● Provided text:
Start of Block

Knicks vs. Heat: 8 things that will matter

Everything you need to know about the next two weeks of your life

And then there were eight.

Eight teams remain vying for a championship. Some are historic franchises with so many titles their fans can’t be bothered to show up to playoff games until midway through the first quarter. Others are so starved for any modicum of success that their fans make hype videos after regular-season victories. The beauty of sports is that the only thing that really matters is what happens in that 94-by-50 foot rectangle. The Miami Heat and New York Knicks will play some basketball games over these next few weeks. It could be as few as four or as many as seven. Everything else is (mostly) window dressing. So with that in mind, here are eight things I believe will be relevant to dictating the outcome of this upcoming series.

Shooting (duh) and Moneyball

The NBA being a make-or-miss league is a cliche so tired that all the fish in the sea, of which there are plenty, have fallen into a deep slumber. But cliches stand the test of time because there is at least a hint of truth to them. The NBA has turned into a math equation. Certain people are paid a lot of money to help these teams decipher which shots provide the most value, thus giving their team the best chance of winning.

End of Block

● Explore the material:
**1.** According to the Knicks-Heat preview, what are the dimensions of the rectangle where the only thing that really matters happens?
**2.** In the Knicks-Heat preview, change "window dressing" to "background noise" in the passage starting with "Eight teams remain" and going on through "this upcoming series.", then write out that passage with the change made.
The listing after this plays no part in the work here.

● Dataset excerpt:
Start of Block

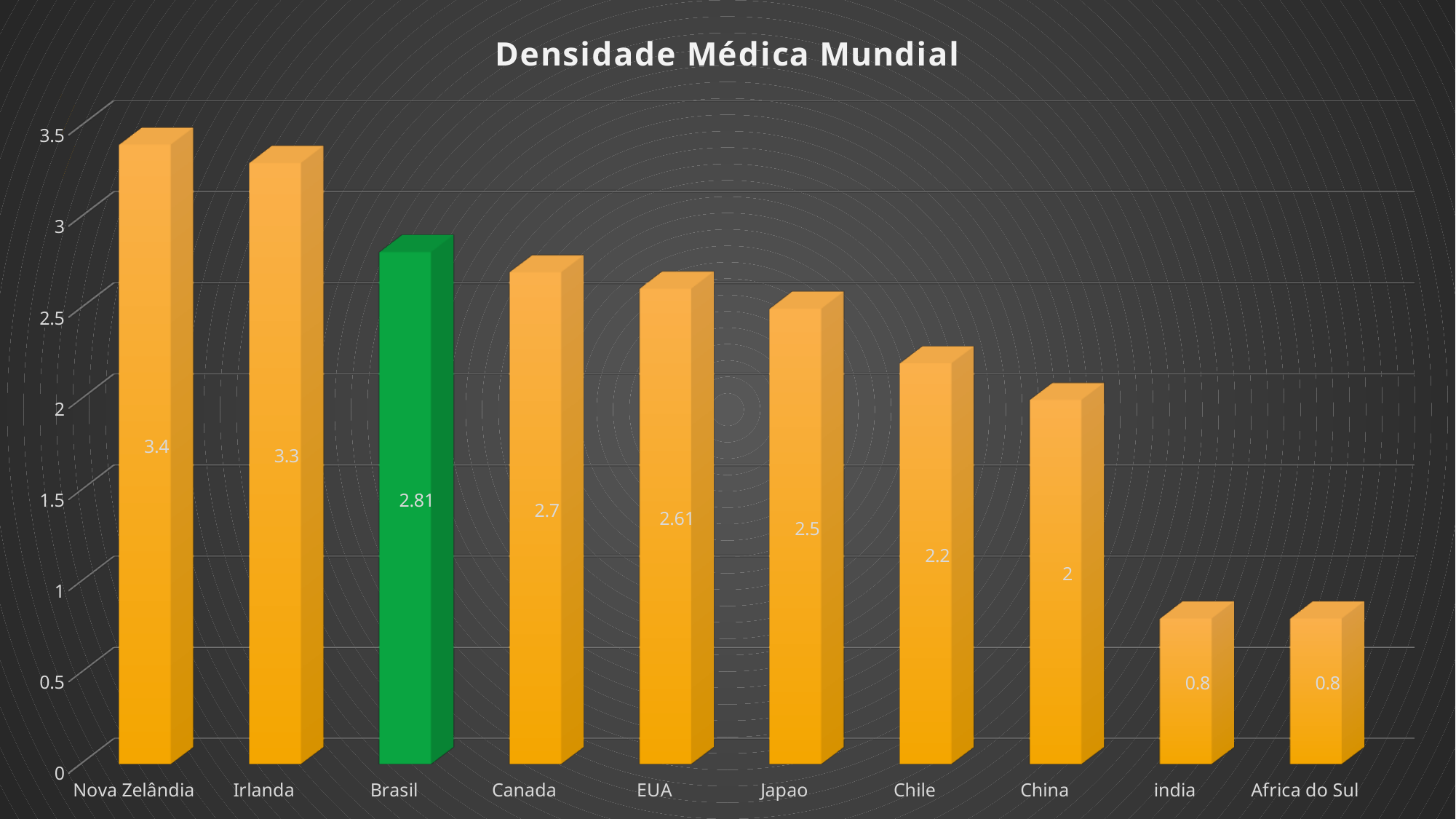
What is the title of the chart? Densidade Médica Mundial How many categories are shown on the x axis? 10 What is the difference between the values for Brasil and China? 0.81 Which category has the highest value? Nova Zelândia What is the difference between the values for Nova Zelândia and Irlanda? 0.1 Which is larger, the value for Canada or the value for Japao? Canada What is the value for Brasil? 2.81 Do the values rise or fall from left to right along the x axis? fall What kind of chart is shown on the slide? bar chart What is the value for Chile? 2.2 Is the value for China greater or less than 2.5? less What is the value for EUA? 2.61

End of Block

● Responses to the tasks:
**1.** 94 by 50 feet

**2.**
Eight teams remain vying for a championship. Some are historic franchises with so many titles their fans can’t be bothered to show up to playoff games until midway through the first quarter. Others are so starved for any modicum of success that their fans make hype videos after regular-season victories. The beauty of sports is that the only thing that really matters is what happens in that 94-by-50 foot rectangle. The Miami Heat and New York Knicks will play some basketball games over these next few weeks. It could be as few as four or as many as seven. Everything else is (mostly) background noise. So with that in mind, here are eight things I believe will be relevant to dictating the outcome of this upcoming series.